Where we end up this season, it’s all down to the back line — the last stand, the trench, the place where dreams get mugged in the alleyways. Defending. It’s not been great, has it? Not great at all.

Ok, we are five games unbeaten, 13 points from 12 gigs, we have steadied the ship after that start of no wins from seven – there’s definitely no two ways about that. But – but! – we really could be in such a better position. Those mistakes at the back are getting punished every time. Every single time. The difference between League 2 and League 1.

Saturday, Wimbledon — the scene of the latest stumble. Heneghan and Hall, dancing like drunks in the penalty box, chasing ghosts instead of clearing the ball. From the away end it looked tragic, from the TV lens it looked biblical. Add it to the horror reel: the two goals conceded at Rotherham, the two conceded against Stevenage, the one at Reading, all three slammed past us by Leyton Orient. Nine of the eleven goals we have conceded this season have big red question marks hanging over our defending like neon signs in a noir flick. Our Achilles heel. Our cracked foundation. Imagine the table if we just had some standard League One steel.

Summer came and went, and we didn’t stack the centre-back deck. Just Cameron Humphreys — smooth operator, class act, a saxophone solo in a summers breeze. But we needed another. Heneghan, Hall, Jesse Debrah — the jury was out, the jury was nervous. But Jesse, Jesse’s found his groove.
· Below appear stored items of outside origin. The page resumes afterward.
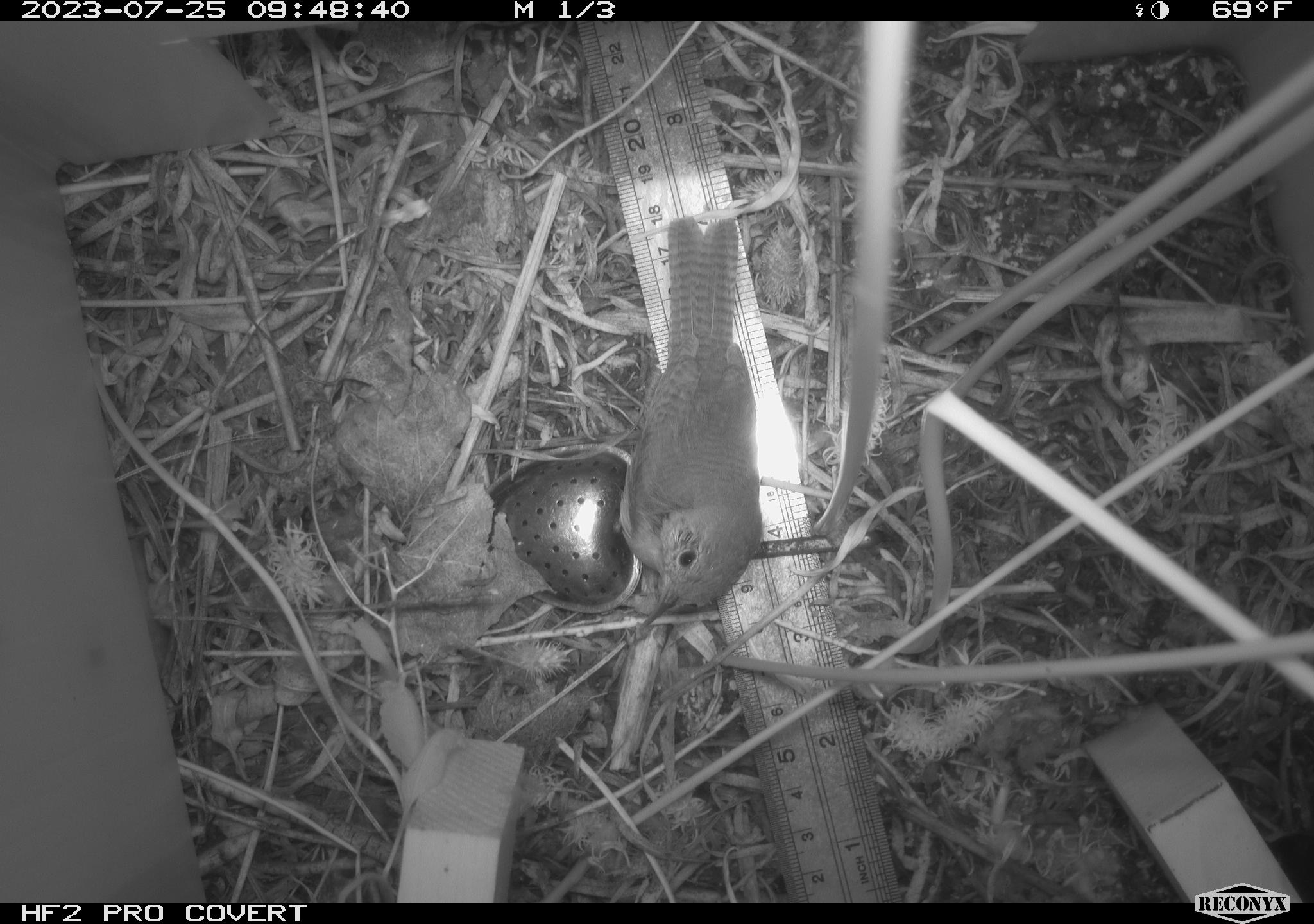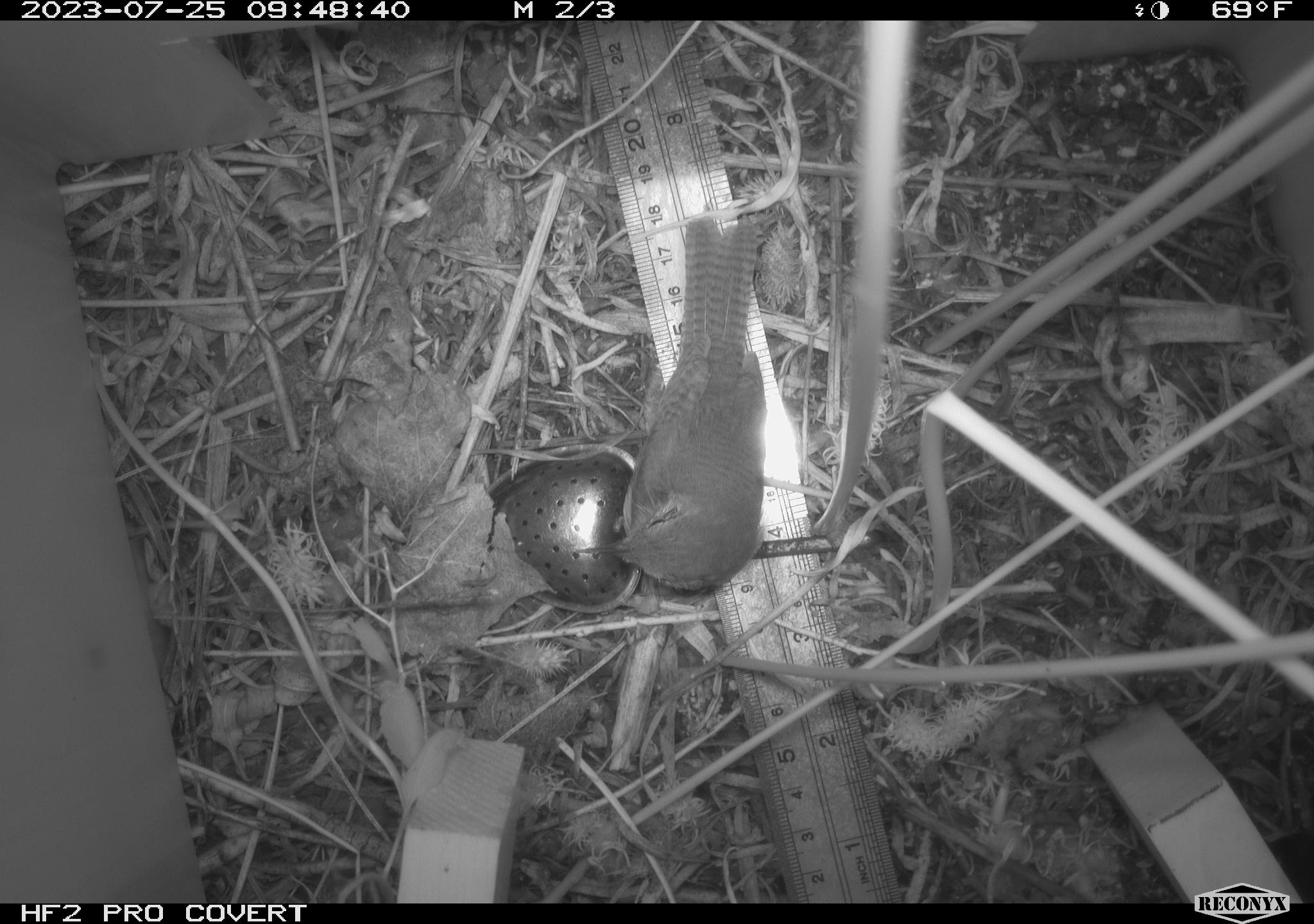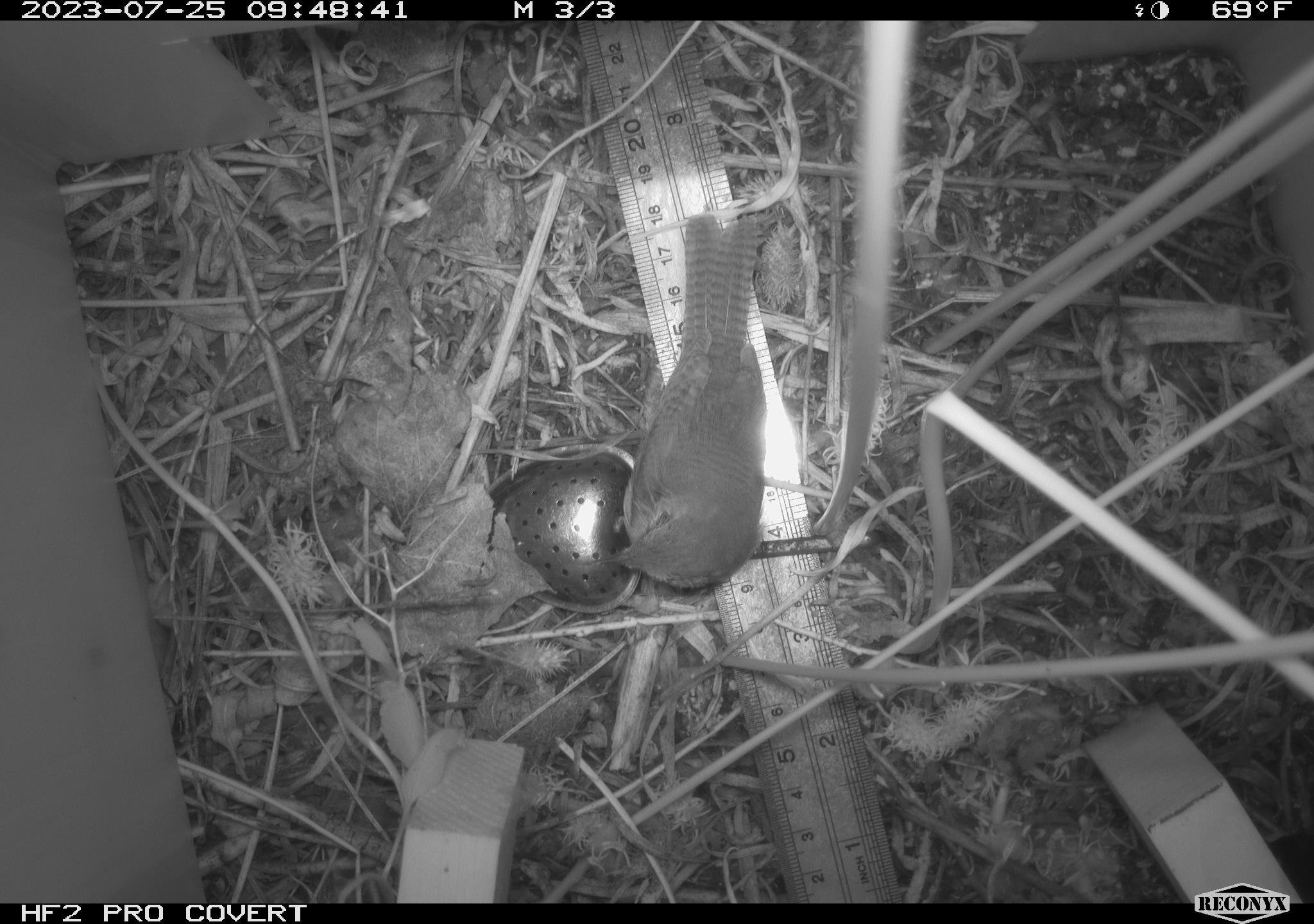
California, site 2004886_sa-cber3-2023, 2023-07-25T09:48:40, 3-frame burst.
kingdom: Animalia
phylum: Chordata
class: Aves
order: Passeriformes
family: Troglodytidae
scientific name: Troglodytidae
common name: wren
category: troglodytidae family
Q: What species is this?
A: Troglodytidae family (wren) (Troglodytidae).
Saturday he was here, there and everywhere – even popping up on the wings, throwing down some serious McCarthy-Guppy vibes, like a beat god with boots on.

Don’t get me wrong. This isn’t a hit piece on the back line, no sir. But the themes, the motifs, they keep recurring like a bad dream or a broken record. Points slipping through our fingers like sand in an hourglass.
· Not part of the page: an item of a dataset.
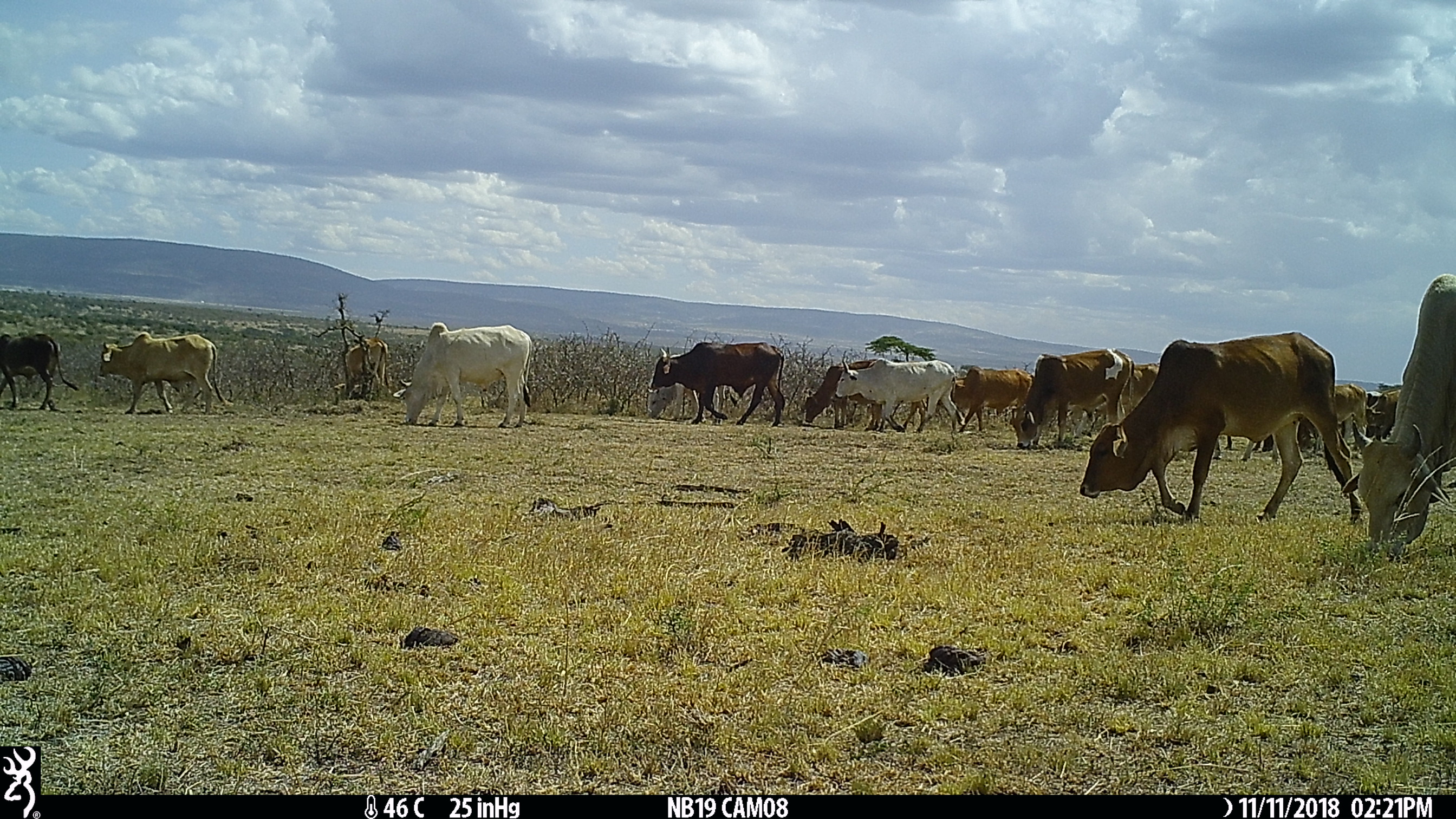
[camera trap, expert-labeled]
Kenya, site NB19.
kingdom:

And the wing-backs — the army, the cavalry, the wounded. Kyle John, Mitch Clark, Liam Gordon, Jaheim Headley, Jordan Gabriel (maybe out, maybe not, I would be surprised if he isn’t after Saturday). Only Jack Shorrock left standing, and Moore’s not digging his tune. Injuries, recurring themes again — Clark, John, Headley — it’s like a curse, back for a few games then back to the physio room. Recall Sam Hart from Falkirk? Seriously? Wild move, but pure Vale. Sam Hart, resurrected, crown of thorns, feigning injury like the Messiah in a Shakespearean fever dream. Or maybe not. Who knows?

Still, we took a point at Wimbledon. Should be happy, right? Dominated possession in the first half, dug ourselves in for the second. Played the rhythm game. George Byers — the metronome, the heartbeat. George Hall — lightning in boots. Devante Cole — the predator, the hunter. Jayden Stockley — guile, presence, the cool breeze. Mo Faal — cameo king, flicks and tricks, saving the day with a header off the line like a lighthouse keeper in the storm, refusing to let the light go out.

But the spotlight, it keeps swinging back to our penalty area, our defending. Hesitation. Indecision. The ghosts of goals past.

Next stop: Wigan. Town of pies and Rugby League, the Pier and the Casino, soul and verve. We roll on.